Exercises 6.2 and 6.3 from the Hyndman online Forecasting book.

#clear the workspace
rm(list = ls())
#load req's packages
library(forecast)
library(readxl)
library(RCurl)
library(fpp2)
library(seasonal)

Question 6.2

The plastics data set consists of the monthly sales (in thousands) of product A for a plastics manufacturer for five years.

A - Plot the timeseries

autoplot(plastics)

ggseasonplot(plastics)

ggsubseriesplot(plastics)

We see an apparent seasonality in the timeseries which is confirmed by the seasonal plot. Sales are at their seasonal low in Feb and at their seasonal high in Aug / Sept.

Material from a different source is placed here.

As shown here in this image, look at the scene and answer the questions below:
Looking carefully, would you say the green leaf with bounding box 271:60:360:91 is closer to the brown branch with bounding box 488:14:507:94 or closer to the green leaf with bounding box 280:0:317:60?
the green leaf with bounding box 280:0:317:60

The sub-series plot shows an interesting pattern. For Sept to Dec, we see a shart reversal in the final data-points of the subseries plot. It could be indicitive of a change in the overall trend, or possibly a change in the season. There is not enough data here to draw a reasonable conclusion either way.

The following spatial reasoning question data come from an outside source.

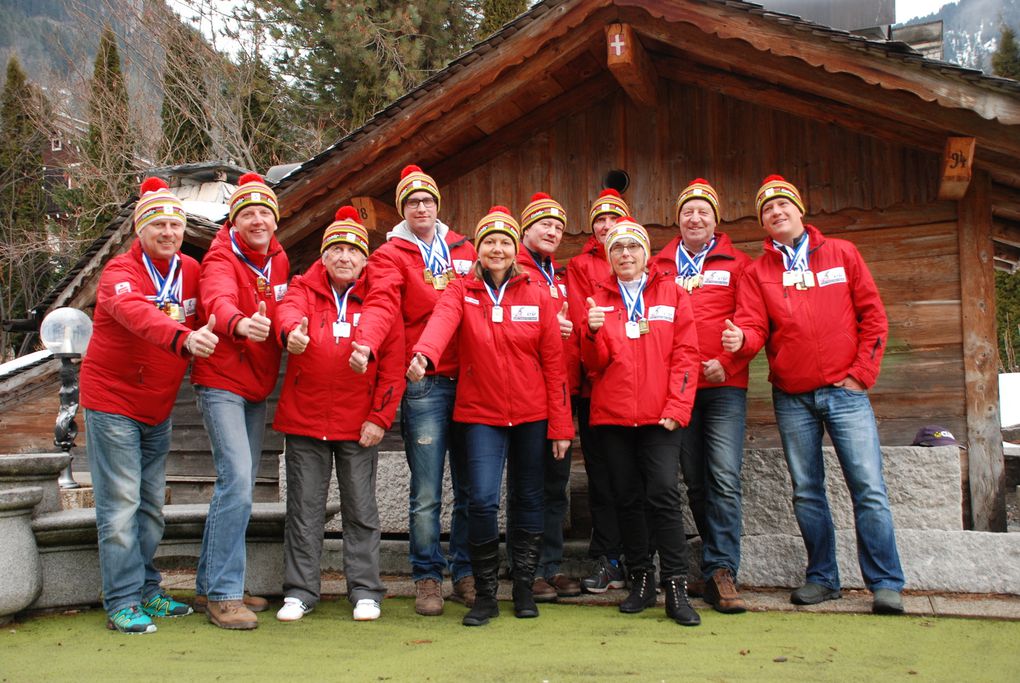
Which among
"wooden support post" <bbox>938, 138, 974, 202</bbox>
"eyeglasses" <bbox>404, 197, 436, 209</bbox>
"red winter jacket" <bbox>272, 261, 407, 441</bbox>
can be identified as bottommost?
"red winter jacket" <bbox>272, 261, 407, 441</bbox>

B - Classical Multiplicative Decomposition

mult.decomp <- decompose(plastics, type = "multiplicative")
autoplot(mult.decomp )

C - Do your results from part B support interpretation from part A?

Yes. We can see a clear seasonal pattern and in addition, we see a downturn in the trend in year 5, as suggested as a possibility based on the sub-series plots.

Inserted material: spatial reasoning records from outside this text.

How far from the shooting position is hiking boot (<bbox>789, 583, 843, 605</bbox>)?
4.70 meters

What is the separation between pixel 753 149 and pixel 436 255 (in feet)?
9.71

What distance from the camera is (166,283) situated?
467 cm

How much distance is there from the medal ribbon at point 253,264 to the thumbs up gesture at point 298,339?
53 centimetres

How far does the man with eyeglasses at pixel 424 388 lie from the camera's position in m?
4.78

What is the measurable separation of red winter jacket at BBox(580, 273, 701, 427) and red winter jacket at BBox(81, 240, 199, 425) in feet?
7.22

D - Compute and plot the seasonally adjusted data

autoplot(plastics, series="Raw") +
  autolayer(trendcycle(mult.decomp), series="Trend") +
  autolayer(seasadj(mult.decomp), series="Seasonally Adj") +
  xlab("Year Num") + ylab("Sales in 000s") +
  ggtitle("Monthly Sales (Plastics) - 000s") +
  scale_colour_manual(values=c("gray","blue","red"),
             breaks=c("Raw","Seasonally Adj","Trend"))

E - Inject an outlier

#randomly inject an outlier between 500-1000
p.mod <- plastics
rnd.index <- sample(1:length(plastics),1)
p.mod[rnd.index] <- p.mod[rnd.index]+ (sample(500:1000,1) * sample(c(-1,1),1))  
#re-run all the above
mult.decomp <- decompose(p.mod, type = "multiplicative")
autoplot(mult.decomp )

autoplot(p.mod , series="Raw") +
  autolayer(trendcycle(mult.decomp), series="Trend") +
  autolayer(seasadj(mult.decomp), series="Seasonally Adj") +
  xlab("Year Num") + ylab("Sales in 000s") +
  ggtitle("Monthly Sales (Plastics) - 000s") +
  scale_colour_manual(values=c("gray","blue","red"),
             breaks=c("Raw","Seasonally Adj","Trend"))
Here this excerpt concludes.